For most chapters, the Board of Governors is the only alumni organization they ever really think about. The BoG advises the undergraduates on finance, recruitment, scholarship, and risk management — vital work. But here is what decades of serving Alpha Rho has taught me: a strong Board of Governors is not something you conjure out of thin air. It is the natural by-product of an active, well-run Graduate Council.

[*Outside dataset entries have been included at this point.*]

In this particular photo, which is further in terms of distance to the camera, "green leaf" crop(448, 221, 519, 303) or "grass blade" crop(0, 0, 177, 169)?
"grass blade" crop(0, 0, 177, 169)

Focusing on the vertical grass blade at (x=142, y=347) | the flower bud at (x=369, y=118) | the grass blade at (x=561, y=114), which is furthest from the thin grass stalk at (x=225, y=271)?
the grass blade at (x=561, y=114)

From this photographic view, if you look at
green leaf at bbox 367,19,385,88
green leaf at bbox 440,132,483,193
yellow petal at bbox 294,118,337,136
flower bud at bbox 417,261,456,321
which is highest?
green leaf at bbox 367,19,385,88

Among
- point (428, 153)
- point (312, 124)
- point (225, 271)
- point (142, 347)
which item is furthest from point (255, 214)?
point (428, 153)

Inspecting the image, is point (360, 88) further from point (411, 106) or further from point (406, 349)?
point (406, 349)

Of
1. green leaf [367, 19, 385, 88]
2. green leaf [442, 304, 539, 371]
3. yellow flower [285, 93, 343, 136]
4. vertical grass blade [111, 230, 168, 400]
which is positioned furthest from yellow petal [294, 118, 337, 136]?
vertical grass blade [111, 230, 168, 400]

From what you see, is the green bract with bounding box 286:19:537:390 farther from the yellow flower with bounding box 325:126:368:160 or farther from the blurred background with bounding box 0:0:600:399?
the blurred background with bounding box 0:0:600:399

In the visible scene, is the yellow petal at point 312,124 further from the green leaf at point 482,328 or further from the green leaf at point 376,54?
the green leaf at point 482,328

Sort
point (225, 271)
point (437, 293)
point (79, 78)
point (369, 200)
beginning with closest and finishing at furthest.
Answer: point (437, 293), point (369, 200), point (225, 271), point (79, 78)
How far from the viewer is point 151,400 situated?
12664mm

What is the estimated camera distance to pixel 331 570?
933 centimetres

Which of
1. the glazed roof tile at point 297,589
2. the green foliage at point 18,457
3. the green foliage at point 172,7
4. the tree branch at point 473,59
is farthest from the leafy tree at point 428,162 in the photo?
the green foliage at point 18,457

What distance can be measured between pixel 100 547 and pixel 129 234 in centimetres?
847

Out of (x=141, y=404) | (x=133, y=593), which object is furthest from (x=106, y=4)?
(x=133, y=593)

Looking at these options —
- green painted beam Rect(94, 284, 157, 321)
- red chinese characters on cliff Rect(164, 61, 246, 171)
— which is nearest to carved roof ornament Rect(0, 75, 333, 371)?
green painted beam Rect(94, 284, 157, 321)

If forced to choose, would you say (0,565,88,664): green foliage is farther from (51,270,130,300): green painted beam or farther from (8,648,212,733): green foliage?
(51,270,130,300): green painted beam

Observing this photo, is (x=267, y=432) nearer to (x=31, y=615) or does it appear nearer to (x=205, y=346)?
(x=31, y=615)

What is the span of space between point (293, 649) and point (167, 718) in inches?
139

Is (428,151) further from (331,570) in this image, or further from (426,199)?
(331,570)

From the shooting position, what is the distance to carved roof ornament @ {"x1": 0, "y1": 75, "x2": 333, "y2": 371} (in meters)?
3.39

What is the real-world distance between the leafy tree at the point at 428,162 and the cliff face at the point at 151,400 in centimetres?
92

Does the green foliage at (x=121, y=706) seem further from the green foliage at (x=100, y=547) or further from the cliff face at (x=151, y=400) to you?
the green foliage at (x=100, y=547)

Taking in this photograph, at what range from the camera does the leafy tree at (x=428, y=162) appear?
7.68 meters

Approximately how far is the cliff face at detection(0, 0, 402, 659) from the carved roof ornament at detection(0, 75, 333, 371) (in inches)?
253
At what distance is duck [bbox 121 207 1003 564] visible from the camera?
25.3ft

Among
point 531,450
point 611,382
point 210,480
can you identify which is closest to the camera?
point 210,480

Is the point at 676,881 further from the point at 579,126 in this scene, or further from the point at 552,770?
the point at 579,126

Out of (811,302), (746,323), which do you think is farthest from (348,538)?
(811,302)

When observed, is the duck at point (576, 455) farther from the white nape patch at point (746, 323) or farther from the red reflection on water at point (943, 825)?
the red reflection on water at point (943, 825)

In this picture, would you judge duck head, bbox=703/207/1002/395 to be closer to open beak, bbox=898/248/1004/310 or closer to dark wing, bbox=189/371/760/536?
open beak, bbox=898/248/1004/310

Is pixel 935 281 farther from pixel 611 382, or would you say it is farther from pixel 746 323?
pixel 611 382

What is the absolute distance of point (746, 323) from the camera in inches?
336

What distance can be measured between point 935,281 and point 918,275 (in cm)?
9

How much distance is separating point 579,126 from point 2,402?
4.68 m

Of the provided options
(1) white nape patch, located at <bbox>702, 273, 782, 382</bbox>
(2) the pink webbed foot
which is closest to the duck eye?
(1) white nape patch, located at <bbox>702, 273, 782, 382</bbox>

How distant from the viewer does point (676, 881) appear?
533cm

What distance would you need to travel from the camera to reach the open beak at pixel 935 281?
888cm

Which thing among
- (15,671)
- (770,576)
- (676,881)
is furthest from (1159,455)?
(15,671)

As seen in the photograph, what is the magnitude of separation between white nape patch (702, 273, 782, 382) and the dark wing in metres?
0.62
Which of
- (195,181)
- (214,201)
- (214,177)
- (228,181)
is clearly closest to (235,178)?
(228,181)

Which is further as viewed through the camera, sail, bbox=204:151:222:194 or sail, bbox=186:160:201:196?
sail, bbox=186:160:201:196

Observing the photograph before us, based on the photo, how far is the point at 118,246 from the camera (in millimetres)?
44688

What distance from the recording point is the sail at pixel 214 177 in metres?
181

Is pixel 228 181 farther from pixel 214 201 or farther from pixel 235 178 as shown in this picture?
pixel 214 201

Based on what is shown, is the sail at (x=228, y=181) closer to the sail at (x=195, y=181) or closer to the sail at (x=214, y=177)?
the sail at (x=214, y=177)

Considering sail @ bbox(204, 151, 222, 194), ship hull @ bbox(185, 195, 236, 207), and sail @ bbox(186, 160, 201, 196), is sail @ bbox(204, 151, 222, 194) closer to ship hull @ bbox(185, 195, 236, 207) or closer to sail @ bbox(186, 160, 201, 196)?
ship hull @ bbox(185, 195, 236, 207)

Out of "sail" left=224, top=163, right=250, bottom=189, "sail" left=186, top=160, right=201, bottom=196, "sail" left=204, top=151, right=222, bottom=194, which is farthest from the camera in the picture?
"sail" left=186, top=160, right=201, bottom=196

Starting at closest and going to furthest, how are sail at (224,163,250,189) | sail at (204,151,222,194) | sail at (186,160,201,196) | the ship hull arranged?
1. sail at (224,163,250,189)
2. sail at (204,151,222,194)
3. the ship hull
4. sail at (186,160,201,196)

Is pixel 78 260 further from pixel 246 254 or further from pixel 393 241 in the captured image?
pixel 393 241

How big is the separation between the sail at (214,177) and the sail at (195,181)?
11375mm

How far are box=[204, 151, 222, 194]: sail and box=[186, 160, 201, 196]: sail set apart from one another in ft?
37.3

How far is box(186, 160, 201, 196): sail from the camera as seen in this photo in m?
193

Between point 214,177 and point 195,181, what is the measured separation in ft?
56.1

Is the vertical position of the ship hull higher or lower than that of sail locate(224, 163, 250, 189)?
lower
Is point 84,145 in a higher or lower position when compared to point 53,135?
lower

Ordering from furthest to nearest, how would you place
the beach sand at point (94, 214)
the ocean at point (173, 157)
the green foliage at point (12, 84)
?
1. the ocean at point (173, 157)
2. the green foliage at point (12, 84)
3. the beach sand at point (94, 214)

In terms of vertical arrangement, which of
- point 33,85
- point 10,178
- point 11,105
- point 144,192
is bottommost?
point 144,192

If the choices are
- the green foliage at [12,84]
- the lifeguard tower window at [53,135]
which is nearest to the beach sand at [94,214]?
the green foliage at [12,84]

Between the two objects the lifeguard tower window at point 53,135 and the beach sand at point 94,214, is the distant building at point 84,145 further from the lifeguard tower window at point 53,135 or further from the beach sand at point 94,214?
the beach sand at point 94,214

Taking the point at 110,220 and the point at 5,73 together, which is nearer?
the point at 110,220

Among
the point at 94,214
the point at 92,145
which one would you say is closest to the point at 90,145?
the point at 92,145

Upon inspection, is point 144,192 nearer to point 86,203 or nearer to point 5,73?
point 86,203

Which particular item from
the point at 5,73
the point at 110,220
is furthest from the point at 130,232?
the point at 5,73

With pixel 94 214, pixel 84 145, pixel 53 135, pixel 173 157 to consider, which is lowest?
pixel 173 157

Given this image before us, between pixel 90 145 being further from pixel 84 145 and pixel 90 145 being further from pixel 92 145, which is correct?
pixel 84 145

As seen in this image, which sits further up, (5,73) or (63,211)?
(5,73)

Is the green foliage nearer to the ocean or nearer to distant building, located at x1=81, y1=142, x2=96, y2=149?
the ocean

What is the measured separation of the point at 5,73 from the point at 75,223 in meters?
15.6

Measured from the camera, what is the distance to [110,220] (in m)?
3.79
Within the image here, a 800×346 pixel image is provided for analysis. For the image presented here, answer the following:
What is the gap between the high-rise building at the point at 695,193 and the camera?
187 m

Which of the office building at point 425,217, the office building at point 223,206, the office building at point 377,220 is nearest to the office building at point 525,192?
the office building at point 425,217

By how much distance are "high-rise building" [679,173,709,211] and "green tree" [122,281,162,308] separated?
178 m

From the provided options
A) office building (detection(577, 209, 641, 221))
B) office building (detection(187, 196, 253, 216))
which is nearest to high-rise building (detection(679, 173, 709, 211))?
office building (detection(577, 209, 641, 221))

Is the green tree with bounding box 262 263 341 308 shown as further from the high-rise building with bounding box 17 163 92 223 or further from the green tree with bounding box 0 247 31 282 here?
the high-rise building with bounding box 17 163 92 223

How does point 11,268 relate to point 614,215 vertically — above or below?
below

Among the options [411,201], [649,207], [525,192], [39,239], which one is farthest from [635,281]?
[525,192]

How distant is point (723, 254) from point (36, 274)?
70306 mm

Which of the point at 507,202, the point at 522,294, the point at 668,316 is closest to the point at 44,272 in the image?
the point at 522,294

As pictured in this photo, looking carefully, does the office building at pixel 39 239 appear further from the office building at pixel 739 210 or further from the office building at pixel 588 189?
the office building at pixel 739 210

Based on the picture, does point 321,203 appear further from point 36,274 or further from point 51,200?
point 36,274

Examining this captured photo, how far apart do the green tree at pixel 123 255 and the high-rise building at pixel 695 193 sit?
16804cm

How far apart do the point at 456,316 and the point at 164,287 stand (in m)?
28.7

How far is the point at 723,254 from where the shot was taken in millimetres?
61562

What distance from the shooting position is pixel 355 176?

Every chapter already has a Graduate Council — the Constitution says so. The trouble is that most exist in name only. When Alpha Rho was suspended in 2014, we needed to rally brothers and raise money for an eventual rechartering, and the Graduate Council became the engine that did it. Along the way we learned that the Graduate Council does something the BoG cannot: it keeps hundreds of alumni informed, connected, and invested. Those engaged alumni are exactly the brothers who later raise their hands to serve on the BoG and House Corporation.

So if you want a deep bench of BoG volunteers, start by building the thing that creates them.

Four building blocks

It takes surprisingly little to begin — a few dedicated alumni and four essentials:

  • Officers. Start with just a President, Treasurer, and Secretary. Their first task is to draft bylaws and submit them to National HQ — the step that makes the Council your chapter’s official alumni body and seats your delegate at National Convention.

  • An online presence. Reserve a domain (ours is arpkt.org) and build a simple site. Google Sites is free and ties into Google Drive, Docs, and Groups; we keep our alumni directory in a shared Google Doc spreadsheet with several editors.

  • A way to communicate. Email is king. Social media platforms come and go, but every working professional checks email. A free, moderated Google Group keeps the conversation going and the spammers out.

  • A way to raise money. Make giving effortless. A PayPal account lets alumni give by credit card, including small recurring gifts — our “100-for-10” campaign solicits alumni to donate a minimum of $10 a month. Once engaged with the chapter, those same alumni can become a base of support for future fundraising.

Put that engagement to work

Money and communication are the means, not the end. Alpha Rho’s Graduate Council pays for tailgates, Homecoming, and Founders Day; funds rush and semester scholarships; reimburses actives and our elected delegate for Convention and leadership events; and even prints custom chapter swag. We hold monthly Zoom meetings open to any brother, and broadcast two live meetings a year from Manuel’s Tavern. None of this requires officers to live near campus — almost all of it happens online.

The payoff goes well beyond social events. Since 2014 the Council has received tens of thousands of dollars in alumni donations, and that momentum has made far bigger things possible. We recently raised more than $50,000 to endow the James P. Chambers Scholarship Fund, and we are now in the middle of a $400,000 campaign to enable the House Corporation to renovate the chapter house. Neither effort would exist without the Graduate Council. And when alumni see what their gifts accomplish, brothers we had not heard from in years reach out to us. That re-engaged base is where future BoG and House Corporation volunteers come from — and the actives, watching all of it, learn how alumni are supposed to show up once they graduate.

A word to brothers everywhere

Here is something most Phi Taus rarely consider: you can serve a chapter other than your own.

Thanks to Zoom and similar tools, none of this work has to happen in person — the Board of Governors and House Corporation can welcome remote participants just as readily as the Graduate Council does. So your skills — writing, web design, accounting, fundraising — can help a struggling chapter three states away as easily as your own. If you have ever wanted to give back but had no local chapter to give back to, this is your opening. Reach out to a chapter near you, or to one that simply needs the help.

A thriving chapter rarely begins with a thriving Board of Governors. It begins with a Graduate Council that keeps alumni close. Build that first, and the volunteers, the funds, and a strong Board will follow.